Multiple right-hand sides#

The same factorized rectangular solver can be reused for a matrix of right-hand sides. The input has shape (m, nrhs) and the solution has shape (n, nrhs).

x_other = np.array([1.0, 0.0, -0.5, 1.5, 0.25], dtype=np.float32)
B_np = np.stack([b_np, A_sp @ x_other], axis=1)
B = mx.array(B_np)

X = qr.solve(B)
mx.eval(X)

X_ref = np.linalg.lstsq(A_sp.toarray(), B_np, rcond=None)[0]
rel_X = np.linalg.norm(np.array(X) - X_ref) / np.linalg.norm(X_ref)
col_residuals = [
    np.linalg.norm(A_sp @ np.array(X)[:, k] - B_np[:, k]) / np.linalg.norm(B_np[:, k])
    for k in range(B_np.shape[1])
]

print(f"input RHS shape={B.shape}, solution shape={X.shape}")
print(f"matrix RHS rel_error={rel_X:.2e}")
print("column residuals:", [f"{r:.2e}" for r in col_residuals])

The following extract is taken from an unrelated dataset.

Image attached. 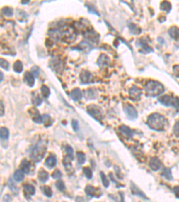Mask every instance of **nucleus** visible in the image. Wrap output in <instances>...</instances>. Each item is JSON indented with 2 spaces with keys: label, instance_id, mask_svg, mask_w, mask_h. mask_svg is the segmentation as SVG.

input RHS shape=(12, 2), solution shape=(5, 2)
matrix RHS rel_error=1.18e-07
column residuals: ['8.12e-03', '1.80e-07']

Auto method#

method="auto" chooses LU for square matrices and QR for rectangular matrices. For least-squares workloads this gives a conservative default while still allowing explicit cholesky_ata when you want that tradeoff.

auto = linalg.factorized(A, method="auto")
x_auto = auto.solve(b)
mx.eval(x_auto)

rel_auto = np.linalg.norm(np.array(x_auto) - np.array(x_qr)) / np.linalg.norm(np.array(x_qr))
print(f"auto backend={auto.backend}, method={auto.method}")
print(f"auto vs explicit QR rel_diff={rel_auto:.2e}")

auto backend=accelerate, method=qr
auto vs explicit QR rel_diff=0.00e+00

For large rectangular systems, compare QR and Cholesky-at-A on your matrix family. QR is usually the safer numerical default, Cholesky-at-A can be useful when the system is well conditioned and repeated solves dominate the workload.